◆ **EXERCISE DETAILS**
Return the run of lines below that opens with the line containing "New Zealand, site EFH_HCAME09, 2019-07-04" and closes with the line containing "A: Mouse (Mus).", keeping each one exact.

◆ **SOURCE INFORMATION**

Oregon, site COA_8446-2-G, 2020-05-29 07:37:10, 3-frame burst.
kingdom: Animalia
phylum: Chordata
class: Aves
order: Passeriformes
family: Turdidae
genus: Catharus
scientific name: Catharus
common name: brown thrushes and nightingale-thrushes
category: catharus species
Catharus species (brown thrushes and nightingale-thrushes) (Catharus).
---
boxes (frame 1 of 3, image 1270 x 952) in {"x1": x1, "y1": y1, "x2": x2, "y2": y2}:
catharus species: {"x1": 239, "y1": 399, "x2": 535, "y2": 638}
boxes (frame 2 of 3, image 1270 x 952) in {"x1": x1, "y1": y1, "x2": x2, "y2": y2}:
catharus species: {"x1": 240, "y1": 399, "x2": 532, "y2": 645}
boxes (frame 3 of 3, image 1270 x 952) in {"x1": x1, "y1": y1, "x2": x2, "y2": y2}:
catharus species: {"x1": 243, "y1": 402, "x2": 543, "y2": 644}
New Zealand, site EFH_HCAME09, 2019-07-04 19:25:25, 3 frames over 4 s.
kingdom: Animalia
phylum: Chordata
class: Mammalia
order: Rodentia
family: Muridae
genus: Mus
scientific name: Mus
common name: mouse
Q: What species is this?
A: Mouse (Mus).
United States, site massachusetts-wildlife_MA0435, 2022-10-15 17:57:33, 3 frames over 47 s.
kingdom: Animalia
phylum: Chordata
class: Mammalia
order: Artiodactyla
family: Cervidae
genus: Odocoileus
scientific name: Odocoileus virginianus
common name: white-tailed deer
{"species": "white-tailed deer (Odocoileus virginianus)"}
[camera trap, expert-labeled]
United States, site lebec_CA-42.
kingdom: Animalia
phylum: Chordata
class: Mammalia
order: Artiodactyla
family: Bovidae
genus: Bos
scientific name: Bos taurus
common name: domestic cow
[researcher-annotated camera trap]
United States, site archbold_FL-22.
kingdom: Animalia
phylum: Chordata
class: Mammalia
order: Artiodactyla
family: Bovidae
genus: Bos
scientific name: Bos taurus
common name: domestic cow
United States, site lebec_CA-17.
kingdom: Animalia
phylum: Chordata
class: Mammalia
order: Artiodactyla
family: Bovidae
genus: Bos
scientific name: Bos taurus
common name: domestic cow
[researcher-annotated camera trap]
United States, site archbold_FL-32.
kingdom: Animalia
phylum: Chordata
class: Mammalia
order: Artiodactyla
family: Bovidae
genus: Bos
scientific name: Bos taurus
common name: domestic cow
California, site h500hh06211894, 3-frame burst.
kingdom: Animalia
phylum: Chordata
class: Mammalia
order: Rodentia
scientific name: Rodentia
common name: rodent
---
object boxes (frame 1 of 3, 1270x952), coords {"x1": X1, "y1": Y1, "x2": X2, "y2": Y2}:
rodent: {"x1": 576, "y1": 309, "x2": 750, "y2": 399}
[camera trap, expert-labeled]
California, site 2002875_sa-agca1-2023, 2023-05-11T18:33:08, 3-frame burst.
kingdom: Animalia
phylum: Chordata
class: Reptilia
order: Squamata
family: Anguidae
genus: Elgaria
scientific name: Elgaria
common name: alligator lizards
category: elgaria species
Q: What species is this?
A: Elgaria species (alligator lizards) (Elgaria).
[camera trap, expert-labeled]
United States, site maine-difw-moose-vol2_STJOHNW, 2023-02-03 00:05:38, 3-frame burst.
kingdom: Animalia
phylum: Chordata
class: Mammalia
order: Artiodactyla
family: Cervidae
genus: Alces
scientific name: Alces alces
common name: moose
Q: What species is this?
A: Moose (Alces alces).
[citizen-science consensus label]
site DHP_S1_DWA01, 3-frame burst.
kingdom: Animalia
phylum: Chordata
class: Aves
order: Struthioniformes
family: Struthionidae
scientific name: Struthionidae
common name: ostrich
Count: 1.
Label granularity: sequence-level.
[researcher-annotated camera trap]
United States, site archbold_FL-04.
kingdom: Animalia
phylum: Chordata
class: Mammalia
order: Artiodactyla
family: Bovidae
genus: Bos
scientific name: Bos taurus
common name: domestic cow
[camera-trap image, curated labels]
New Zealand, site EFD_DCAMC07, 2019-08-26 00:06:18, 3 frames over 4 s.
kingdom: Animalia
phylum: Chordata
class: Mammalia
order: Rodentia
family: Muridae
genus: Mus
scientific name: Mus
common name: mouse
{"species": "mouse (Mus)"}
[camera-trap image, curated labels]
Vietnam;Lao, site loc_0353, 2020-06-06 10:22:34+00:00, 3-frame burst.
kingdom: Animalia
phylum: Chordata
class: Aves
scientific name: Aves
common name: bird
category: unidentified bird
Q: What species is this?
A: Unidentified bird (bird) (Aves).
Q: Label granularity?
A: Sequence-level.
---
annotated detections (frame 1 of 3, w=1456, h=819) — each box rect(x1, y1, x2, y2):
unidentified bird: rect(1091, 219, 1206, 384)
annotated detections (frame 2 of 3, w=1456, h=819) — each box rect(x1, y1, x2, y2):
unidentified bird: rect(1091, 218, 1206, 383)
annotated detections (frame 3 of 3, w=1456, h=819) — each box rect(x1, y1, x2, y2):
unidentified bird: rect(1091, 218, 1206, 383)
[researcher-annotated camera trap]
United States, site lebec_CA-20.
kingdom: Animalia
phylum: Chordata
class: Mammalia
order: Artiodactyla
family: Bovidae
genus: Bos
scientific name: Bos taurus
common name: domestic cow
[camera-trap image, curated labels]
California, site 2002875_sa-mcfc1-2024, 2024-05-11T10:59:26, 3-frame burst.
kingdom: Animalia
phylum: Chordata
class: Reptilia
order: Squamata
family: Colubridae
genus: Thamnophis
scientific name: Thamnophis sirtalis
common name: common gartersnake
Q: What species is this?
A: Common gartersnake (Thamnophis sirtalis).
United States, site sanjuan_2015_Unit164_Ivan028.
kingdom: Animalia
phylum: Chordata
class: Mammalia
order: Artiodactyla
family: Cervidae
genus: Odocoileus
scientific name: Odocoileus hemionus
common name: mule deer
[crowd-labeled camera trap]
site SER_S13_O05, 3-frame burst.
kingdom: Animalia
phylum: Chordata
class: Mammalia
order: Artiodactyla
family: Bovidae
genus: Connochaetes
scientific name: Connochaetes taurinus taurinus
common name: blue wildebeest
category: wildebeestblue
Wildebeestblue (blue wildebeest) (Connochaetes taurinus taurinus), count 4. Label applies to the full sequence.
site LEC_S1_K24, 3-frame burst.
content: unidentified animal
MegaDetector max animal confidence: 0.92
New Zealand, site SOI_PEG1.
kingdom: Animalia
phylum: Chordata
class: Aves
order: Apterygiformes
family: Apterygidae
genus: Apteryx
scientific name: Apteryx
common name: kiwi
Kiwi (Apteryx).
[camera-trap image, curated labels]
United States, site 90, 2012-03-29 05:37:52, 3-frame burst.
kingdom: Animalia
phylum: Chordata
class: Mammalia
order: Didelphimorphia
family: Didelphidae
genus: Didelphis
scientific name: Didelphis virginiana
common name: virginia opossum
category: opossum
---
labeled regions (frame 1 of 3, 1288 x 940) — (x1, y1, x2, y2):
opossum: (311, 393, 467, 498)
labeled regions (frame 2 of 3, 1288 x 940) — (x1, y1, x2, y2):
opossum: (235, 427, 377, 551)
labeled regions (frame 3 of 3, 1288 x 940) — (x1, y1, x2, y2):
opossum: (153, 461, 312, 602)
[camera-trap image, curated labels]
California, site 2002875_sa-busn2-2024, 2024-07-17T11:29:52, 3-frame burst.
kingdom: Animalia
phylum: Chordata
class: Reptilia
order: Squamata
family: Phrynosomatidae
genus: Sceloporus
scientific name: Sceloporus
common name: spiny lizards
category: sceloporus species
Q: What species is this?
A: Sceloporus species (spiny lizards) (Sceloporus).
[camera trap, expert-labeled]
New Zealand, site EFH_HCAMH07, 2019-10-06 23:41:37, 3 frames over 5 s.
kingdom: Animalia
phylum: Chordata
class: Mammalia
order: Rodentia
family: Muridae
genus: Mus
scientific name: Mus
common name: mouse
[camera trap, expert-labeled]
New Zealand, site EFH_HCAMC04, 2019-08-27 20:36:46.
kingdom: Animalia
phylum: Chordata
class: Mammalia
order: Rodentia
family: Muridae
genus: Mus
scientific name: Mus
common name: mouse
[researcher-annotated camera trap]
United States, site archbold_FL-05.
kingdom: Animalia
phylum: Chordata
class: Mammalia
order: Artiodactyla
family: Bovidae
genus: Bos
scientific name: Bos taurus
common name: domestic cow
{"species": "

◆ **YOUR SOLUTION**
New Zealand, site EFH_HCAME09, 2019-07-04 19:25:25, 3 frames over 4 s.
kingdom: Animalia
phylum: Chordata
class: Mammalia
order: Rodentia
family: Muridae
genus: Mus
scientific name: Mus
common name: mouse
Q: What species is this?
A: Mouse (Mus).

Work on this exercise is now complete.